**Sul compito**:
Rispondi per favore a queste domande sul testo fornito:
1. Quale provvedimento ha raggiunto il medico il 14 aprile 2026?
2. Che cosa avrebbero confermato altre donne?
3. Chi ha svolto gli accertamenti sul medico, e su delega di chi?

**Testo fornito**:
——————

Violentata durante una visita medica. Decisiva la testimonianza di una donna, che ha dato il via alle indagini su un medico del lavoro di Trento, raggiunto da un’ordinanza di custodia cautelare domiciliare oggi, 14 aprile 2026.
Secondo quanto emerso, altre donne avrebbero confermato gli abusi del dottore: ma il numero delle vittime potrebbe ancora aumentare.
L'indagine sul professionista è scattata dopo la denuncia di una vittima per presunti abusi subiti durante una visita medica. La paziente avrebbe infatti riferito di comportamenti estranei e non giustificabili nell'ambito di un normale controllo.
Il suo racconto ha portato i carabinieri del Nas a effettuare accertamenti sul medico, effettuati su delega della Procura.

——————

**Dati da analizzare**:
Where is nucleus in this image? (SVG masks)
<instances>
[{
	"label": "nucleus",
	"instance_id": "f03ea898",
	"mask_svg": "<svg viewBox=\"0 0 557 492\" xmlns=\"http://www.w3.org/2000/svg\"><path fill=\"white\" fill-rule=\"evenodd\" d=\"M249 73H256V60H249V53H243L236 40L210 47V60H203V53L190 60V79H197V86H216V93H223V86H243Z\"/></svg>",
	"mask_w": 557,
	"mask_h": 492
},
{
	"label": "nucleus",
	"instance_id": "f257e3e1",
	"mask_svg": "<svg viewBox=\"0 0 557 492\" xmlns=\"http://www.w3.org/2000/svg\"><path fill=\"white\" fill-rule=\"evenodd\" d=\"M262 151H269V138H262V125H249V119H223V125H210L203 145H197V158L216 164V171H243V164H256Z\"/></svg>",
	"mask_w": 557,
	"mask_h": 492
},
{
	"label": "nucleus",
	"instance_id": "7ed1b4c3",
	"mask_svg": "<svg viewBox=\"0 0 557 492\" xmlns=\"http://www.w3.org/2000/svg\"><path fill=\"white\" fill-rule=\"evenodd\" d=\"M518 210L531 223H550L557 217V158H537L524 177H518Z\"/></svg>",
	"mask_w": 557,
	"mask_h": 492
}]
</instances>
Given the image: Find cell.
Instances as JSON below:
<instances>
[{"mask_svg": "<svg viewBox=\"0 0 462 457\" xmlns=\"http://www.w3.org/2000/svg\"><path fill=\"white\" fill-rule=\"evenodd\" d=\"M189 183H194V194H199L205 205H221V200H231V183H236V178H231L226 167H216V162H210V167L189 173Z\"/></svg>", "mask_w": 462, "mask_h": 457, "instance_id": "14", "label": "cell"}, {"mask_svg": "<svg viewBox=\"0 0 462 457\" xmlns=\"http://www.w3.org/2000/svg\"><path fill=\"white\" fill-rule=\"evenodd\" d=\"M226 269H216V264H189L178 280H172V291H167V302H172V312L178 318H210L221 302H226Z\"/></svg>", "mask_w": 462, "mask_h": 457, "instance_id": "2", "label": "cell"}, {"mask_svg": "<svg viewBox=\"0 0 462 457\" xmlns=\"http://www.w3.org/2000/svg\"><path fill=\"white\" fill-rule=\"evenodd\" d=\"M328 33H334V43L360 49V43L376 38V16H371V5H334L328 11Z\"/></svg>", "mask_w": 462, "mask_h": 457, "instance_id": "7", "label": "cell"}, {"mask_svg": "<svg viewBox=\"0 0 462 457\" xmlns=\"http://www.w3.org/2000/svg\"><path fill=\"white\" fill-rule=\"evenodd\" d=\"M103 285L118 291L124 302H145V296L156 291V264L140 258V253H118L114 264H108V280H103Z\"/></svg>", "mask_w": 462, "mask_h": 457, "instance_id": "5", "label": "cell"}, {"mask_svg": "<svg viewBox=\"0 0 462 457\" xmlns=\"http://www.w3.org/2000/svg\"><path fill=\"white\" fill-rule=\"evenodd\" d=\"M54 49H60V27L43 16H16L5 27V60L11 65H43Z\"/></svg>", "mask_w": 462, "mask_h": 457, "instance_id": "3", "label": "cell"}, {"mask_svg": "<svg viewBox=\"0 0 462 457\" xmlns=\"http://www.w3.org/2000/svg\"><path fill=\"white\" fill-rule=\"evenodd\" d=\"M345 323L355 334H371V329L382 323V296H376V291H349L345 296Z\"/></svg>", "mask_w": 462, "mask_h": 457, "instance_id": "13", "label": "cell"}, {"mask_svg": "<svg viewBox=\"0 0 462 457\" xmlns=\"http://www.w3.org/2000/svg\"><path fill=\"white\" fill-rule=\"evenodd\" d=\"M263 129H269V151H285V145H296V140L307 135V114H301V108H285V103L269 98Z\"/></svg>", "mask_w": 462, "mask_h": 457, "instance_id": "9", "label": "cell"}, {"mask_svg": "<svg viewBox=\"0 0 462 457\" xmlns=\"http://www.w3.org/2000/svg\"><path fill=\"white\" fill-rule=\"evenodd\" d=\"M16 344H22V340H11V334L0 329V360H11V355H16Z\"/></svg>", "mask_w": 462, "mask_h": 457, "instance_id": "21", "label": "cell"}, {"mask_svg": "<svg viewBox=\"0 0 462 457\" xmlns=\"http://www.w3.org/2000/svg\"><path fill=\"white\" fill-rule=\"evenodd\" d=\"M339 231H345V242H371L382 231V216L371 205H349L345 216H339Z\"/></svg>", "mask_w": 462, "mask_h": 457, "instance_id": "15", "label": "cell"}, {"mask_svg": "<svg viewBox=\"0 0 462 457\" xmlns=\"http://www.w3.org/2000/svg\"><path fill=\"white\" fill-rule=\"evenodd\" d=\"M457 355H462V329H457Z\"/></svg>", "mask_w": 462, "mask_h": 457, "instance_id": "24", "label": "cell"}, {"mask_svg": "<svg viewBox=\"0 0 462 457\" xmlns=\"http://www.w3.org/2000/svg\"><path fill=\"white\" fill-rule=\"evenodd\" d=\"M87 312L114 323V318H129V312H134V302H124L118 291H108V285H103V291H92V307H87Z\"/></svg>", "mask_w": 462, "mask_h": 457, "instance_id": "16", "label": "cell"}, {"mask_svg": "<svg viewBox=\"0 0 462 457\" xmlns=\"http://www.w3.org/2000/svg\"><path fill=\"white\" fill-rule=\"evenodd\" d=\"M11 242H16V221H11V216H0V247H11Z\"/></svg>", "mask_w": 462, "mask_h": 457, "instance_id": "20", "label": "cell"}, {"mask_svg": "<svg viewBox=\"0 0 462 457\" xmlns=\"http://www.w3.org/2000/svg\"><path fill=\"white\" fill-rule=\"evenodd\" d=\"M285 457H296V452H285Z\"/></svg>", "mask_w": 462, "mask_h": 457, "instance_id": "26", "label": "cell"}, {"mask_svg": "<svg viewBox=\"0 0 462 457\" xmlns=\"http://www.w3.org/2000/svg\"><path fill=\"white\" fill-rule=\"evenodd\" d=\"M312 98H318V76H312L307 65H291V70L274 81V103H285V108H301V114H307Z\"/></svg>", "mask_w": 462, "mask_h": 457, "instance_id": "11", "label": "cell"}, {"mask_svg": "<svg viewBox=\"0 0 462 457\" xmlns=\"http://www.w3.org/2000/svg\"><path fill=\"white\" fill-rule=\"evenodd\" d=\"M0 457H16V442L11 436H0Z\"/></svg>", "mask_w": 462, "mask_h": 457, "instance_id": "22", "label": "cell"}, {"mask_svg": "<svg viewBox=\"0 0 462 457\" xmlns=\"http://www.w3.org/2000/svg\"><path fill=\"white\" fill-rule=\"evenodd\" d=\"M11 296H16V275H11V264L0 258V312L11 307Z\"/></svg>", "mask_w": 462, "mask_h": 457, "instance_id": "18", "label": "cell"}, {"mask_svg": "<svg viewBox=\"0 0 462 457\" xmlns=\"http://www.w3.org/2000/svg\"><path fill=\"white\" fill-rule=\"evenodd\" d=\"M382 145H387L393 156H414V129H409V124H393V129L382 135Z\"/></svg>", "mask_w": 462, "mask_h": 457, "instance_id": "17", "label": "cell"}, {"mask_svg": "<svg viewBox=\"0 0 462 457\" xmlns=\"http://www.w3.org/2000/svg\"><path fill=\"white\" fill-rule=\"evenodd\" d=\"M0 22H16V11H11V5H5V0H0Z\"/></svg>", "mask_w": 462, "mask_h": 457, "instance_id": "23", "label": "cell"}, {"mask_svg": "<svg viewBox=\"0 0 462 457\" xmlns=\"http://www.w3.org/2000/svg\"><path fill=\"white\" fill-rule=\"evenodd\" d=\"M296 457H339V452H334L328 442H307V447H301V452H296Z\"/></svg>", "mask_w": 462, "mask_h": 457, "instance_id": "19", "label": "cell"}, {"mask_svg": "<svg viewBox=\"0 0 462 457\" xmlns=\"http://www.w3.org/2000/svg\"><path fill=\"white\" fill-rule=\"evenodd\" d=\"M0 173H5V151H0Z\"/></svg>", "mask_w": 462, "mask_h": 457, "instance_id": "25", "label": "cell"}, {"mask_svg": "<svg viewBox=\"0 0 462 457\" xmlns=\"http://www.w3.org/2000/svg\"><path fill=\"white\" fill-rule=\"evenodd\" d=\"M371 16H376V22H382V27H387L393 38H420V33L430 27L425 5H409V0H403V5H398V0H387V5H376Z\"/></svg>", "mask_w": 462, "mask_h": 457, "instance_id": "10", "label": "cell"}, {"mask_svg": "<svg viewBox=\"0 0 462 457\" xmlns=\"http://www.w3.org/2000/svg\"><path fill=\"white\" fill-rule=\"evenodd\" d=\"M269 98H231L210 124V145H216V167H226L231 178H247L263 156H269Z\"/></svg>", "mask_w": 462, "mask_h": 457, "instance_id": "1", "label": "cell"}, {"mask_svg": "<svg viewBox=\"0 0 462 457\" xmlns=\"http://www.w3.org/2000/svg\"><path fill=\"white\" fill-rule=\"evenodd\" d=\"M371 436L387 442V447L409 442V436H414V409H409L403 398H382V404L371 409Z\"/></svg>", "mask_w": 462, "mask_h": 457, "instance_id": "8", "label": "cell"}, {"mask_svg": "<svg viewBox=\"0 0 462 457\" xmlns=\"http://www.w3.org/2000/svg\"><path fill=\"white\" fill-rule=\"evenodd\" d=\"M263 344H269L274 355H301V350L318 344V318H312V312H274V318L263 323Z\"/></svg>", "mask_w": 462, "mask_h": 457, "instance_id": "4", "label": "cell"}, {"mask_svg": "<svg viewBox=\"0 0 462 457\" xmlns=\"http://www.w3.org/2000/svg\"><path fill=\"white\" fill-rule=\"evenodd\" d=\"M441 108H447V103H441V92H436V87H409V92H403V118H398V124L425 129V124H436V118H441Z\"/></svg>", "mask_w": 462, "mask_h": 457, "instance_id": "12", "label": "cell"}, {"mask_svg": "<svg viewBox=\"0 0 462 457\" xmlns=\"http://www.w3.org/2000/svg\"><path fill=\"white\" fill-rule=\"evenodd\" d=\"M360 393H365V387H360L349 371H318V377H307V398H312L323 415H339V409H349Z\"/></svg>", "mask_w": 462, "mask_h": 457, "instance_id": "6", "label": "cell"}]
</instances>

——————

**Soluzione dell'esercizio**:
1. Un'ordinanza di custodia cautelare domiciliare.
2. Gli abusi del dottore.
3. I carabinieri del Nas, su delega della Procura.